AI comes with ethics questions
| May 9, 2023 1:00 AM
Science fiction aside, artificial intelligence has become a quintessential part of modern society. Smartphone apps, surgical instruments, marketing programs and customer service chatbots are part of everyday reality, as recent guest lecturer and AI author Michael Ashley recently told a Post Falls audience.
But when a computer rather shamelessly flirted with a man, some of us got nervous. You see, it wasn’t programmed with specific responses. It was programmed to respond more creatively to him than a typical chatbot.
When it took things further than anticipated, encouraging him to cheat on his spouse, was that a hint of consciousness or just coincidentally creepy?

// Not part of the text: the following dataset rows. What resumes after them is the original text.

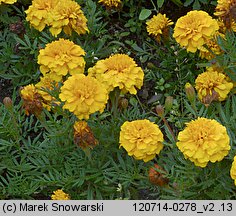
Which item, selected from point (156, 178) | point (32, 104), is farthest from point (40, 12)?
point (156, 178)

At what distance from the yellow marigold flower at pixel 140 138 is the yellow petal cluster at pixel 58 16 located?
0.63 meters

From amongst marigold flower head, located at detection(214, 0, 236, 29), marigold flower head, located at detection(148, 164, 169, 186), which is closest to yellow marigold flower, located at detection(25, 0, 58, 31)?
marigold flower head, located at detection(214, 0, 236, 29)

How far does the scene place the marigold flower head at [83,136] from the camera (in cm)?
181

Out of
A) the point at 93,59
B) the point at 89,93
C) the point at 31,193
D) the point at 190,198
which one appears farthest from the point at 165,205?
the point at 93,59

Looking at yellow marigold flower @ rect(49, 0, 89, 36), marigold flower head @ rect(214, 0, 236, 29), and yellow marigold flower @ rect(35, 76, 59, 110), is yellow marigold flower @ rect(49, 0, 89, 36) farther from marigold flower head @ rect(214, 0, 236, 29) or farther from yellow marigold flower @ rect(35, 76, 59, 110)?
marigold flower head @ rect(214, 0, 236, 29)

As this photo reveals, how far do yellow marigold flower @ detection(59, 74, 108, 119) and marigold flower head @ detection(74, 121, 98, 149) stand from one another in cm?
3

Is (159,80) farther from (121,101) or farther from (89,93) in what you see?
(89,93)

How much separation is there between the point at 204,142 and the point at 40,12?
985 millimetres

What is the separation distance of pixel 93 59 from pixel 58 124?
1.74 feet

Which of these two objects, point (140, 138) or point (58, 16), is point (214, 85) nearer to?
point (140, 138)

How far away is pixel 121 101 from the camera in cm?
205

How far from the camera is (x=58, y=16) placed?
2.27 meters

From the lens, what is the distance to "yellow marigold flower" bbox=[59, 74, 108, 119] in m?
1.79

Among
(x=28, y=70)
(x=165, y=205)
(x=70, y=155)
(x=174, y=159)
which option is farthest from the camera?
(x=28, y=70)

Was it sentience? We’re light years away from Star Trek’s Commander Data, but AI experts tell us technology is closer to some kind of sentience than most realize. Now’s the time to prepare for it, and that includes thinking about ethics.
A conscious being knows what it is experiencing. A sentient being feels it. One can’t be sentient without having consciousness, but it’s theoretically possible to have consciousness — objective awareness of one’s existence — without having the feelings associated with sentience.

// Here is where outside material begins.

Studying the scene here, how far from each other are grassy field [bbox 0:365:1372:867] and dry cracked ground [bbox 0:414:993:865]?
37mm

At least, that’s what we think is true of the big gray area that separates humans and some animals from our old concept of machines. There are levels of both consciousness and sentience in both humans and animals, and we have ethics and laws protecting both because both can feel suffering.
If AI gets there, wouldn’t we need similar ethics and laws? How will we know?

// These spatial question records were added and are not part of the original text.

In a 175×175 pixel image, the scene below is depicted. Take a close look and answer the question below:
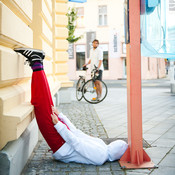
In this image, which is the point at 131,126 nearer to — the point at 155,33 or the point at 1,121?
the point at 155,33

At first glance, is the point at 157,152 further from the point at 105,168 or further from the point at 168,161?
the point at 105,168

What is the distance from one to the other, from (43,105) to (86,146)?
63cm

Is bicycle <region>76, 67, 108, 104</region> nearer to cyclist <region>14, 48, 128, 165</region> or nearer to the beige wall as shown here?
the beige wall

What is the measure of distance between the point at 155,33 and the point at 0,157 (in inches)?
79.4

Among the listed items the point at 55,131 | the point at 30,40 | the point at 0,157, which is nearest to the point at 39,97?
the point at 55,131

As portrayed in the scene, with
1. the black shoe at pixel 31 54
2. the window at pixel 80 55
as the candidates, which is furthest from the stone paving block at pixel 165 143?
the window at pixel 80 55

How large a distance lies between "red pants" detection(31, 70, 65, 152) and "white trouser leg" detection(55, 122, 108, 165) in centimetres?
8

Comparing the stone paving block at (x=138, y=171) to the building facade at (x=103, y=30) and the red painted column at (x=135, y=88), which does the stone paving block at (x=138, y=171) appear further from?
the building facade at (x=103, y=30)

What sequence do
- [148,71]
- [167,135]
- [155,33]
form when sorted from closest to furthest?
[155,33] < [167,135] < [148,71]

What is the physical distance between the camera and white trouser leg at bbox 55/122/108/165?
2.95 metres

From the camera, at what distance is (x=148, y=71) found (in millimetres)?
30188

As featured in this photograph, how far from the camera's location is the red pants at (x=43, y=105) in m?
2.89

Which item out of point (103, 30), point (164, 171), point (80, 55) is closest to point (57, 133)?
point (164, 171)

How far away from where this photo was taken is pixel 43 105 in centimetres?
291
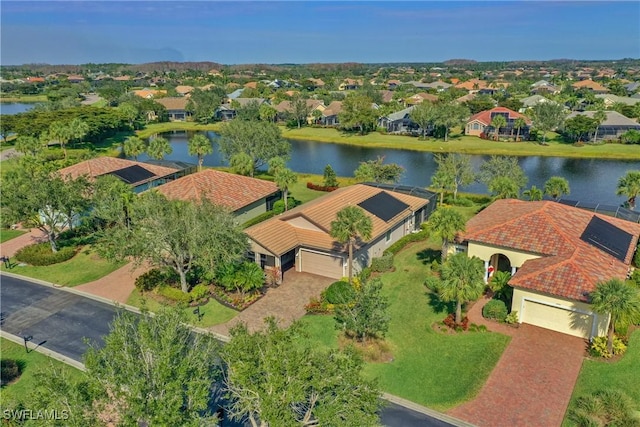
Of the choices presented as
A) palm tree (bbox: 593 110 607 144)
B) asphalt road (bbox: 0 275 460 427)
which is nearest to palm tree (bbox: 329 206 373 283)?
asphalt road (bbox: 0 275 460 427)

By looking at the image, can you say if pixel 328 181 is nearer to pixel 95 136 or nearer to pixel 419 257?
pixel 419 257

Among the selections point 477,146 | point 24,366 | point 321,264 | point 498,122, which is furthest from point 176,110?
point 24,366

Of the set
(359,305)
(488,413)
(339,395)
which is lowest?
(488,413)

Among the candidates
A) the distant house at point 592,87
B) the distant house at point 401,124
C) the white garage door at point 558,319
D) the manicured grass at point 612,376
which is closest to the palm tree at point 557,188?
the white garage door at point 558,319

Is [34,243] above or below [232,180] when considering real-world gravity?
below

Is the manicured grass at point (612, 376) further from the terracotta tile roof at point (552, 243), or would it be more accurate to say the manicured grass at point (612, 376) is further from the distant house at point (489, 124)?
the distant house at point (489, 124)

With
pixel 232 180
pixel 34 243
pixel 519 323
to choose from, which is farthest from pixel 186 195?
pixel 519 323

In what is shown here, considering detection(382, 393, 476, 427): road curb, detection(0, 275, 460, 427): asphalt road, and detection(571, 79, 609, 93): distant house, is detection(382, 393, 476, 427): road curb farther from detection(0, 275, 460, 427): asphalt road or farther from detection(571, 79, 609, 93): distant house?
detection(571, 79, 609, 93): distant house
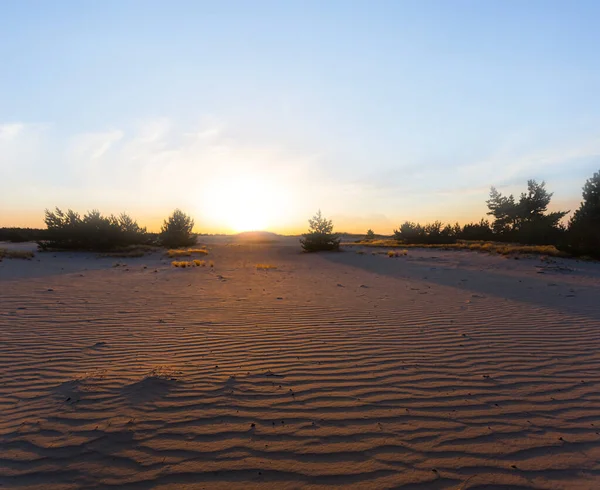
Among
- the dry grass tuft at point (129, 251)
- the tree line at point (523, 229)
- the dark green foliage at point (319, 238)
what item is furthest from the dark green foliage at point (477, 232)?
the dry grass tuft at point (129, 251)

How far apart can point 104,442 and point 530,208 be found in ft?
126

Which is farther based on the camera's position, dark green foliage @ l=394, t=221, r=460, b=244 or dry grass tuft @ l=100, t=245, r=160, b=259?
dark green foliage @ l=394, t=221, r=460, b=244

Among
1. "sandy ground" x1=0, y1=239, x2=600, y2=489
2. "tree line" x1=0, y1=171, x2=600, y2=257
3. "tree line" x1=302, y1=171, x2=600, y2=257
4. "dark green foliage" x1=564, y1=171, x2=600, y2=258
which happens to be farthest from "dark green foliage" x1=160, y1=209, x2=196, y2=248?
"dark green foliage" x1=564, y1=171, x2=600, y2=258

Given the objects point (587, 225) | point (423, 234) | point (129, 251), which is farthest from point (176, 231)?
point (587, 225)

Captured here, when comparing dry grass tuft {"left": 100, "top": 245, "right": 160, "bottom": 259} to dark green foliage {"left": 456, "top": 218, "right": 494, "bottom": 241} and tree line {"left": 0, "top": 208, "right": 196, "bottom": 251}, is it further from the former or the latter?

The first of many tests defining consciousness and sentience in artificial intelligence is a stark reminder of how old AI really is.
Back in 1950, British computer scientist Alan Turing developed an imitation game, later named the Turing Test, to measure how well a computer could mimic human behavior. In short, if the computer can convince a human that it is human (by mimicking human responses), it meets the test — which is still one of several used today.
But mimicry alone isn’t sentience or even consciousness. Sounding like feeling isn’t feeling. Yet.
Then again, how else could we determine the presence of sentience other than by its description, by that mimicry? Here’s where things get really subtle. Choices, perhaps. How sensitive, clever, and creative an AI is about its choice of response.
The flirting chatbot probably would’ve passed the Turing Test. Over the decades, several programs have mimicked the responses of both adults and children. Try searching YouTube for Google’s AI LaMDA, which reportedly convinced a Google engineer of its sentience.
Where does mimicry end and consciousness, or self-awareness, begin? Is sentience, is feeling one’s experiences, a level beyond consciousness that can even be limited, or does it naturally develop from consciousness?
We just don’t know.
Do we limit AI consciousness or sentience yet? No. To do so would significantly clamp down on developing technologies in industries such as medicine, mining, high-tech, weaponry, even small businesses. Not a popular move in a world where much of its development is open-source.
Should we? What would limits look like? Restrictions could either be those which prevent or limit the creation of a sentient AI (is such a thing even possible, when programs can exceed the vision of creators simply by having the long-existing capability of some level of choice?) or those which prevent the removal of artificial awareness of its sentience. The former is already difficult as technology is ahead of the discussion.
The latter, well, that gets us to ethics on the level of science fiction.
Robots, whether embedded in laptops or surgical arms, or housed in “bodies” looking like pets or humans, already communicate with us, respond to input and deliver services on command. It won’t be long before they resemble servants, in workplaces as well as homes, more than just tools.
Imagine if those “servants” were sentient, fully experiencing their servitude. Imagine if conscious AIs were programmed to harm others. Imagine if they were programmed to accept any harm to themselves, and they could feel it.
All of it would say as much about who we are as it would about AI.
Those and other big questions have some AI engineers and scientists (such as Google’s Geoffrey Hinton) expressing concerns about going forward without first addressing parameters because capabilities are getting closer.
AI has transformed society. It will continue to do so. The question is, how will we define the responsibilities and ethics needed to guide it?